### Wybrany fragment ###
Monitor Podatkowy

nr 11/2007

Koncepcja masy manewrowej, czyli sztuka operowania przychodem i kosztem podatkowym w czasie

Przemysław Powierza
Autor jest pracownikiem KZWS Spółka Doradztwa Podatkowego w Poznaniu
Abstrakt

Optymalizacja podatkowa sprowadza się do podejmowania wszelkich możliwych (i prawnie dozwolonych) działań pozwalających na minimalizację obciążeń podatkowych w perspektywie długoterminowej. Niemniej stanowi tylko jeden z elementów globalnej optymalizacji ekonomicznej (inwestycyjnej), której celem jest nie tyle minimalizacja podatku, ile maksymalizacja zysku1. W poniższej analizie zaprezentowany zostanie jedynie niewielki wycinek takiej optymalizacji – polityka podatkowo-bilansowa i instrument, który można w jej ramach wykorzystać.

Wstęp

Istnieje oczywiście wiele ograniczeń, jakie przy po­dejmowaniu optymalizacji należy uwzględnić. Będą to zarówno ograniczenia systemowe – tj. wynikające z treści przepisów podatkowych (mniej lub bardziej świadomie kształtowane przez ustawodawcę), jak i faktyczne – zależne od aktualnego i planowanego kształtu działalności po­dat­nika.

Paradoksalnie mało elastyczne podejście do obowią­zujących przepisów pozwala osiągnąć bardzo dobre efekty w zakresie optymalizacji podatkowej. Stanowi ono ponadto punkt wyjścia zastosowania instrumentu tejże optymalizacji w postaci polityki podatkowo-bilansowej i koncepcji tzw. masy manewrowej.
### Materiał źródłowy ###
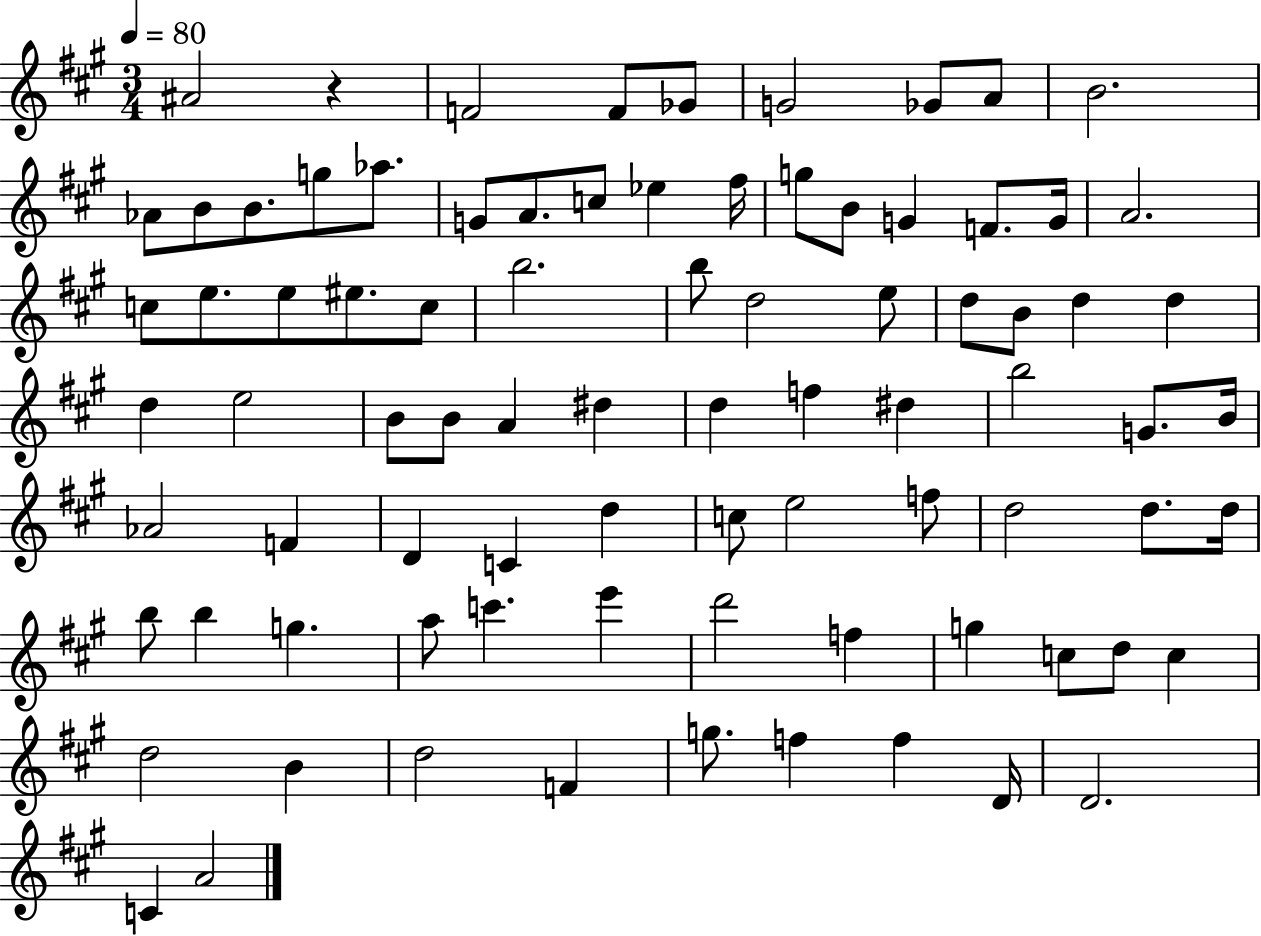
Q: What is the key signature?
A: A major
###
### Zadanie A
Co jest celem globalnej optymalizacji ekonomicznej według artykułu o masie manewrowej?
### Zadanie B
Podaj wszystkie nazwy własne z artykułu o masie manewrowej: tytuł czasopisma, osobę, firmę i miejscowość.

### Rozwiązanie zadania A
Jej celem jest nie tyle minimalizacja podatku, ile maksymalizacja zysku.

### Rozwiązanie zadania B
Monitor Podatkowy; Przemysław Powierza; KZWS Spółka Doradztwa Podatkowego; Poznań.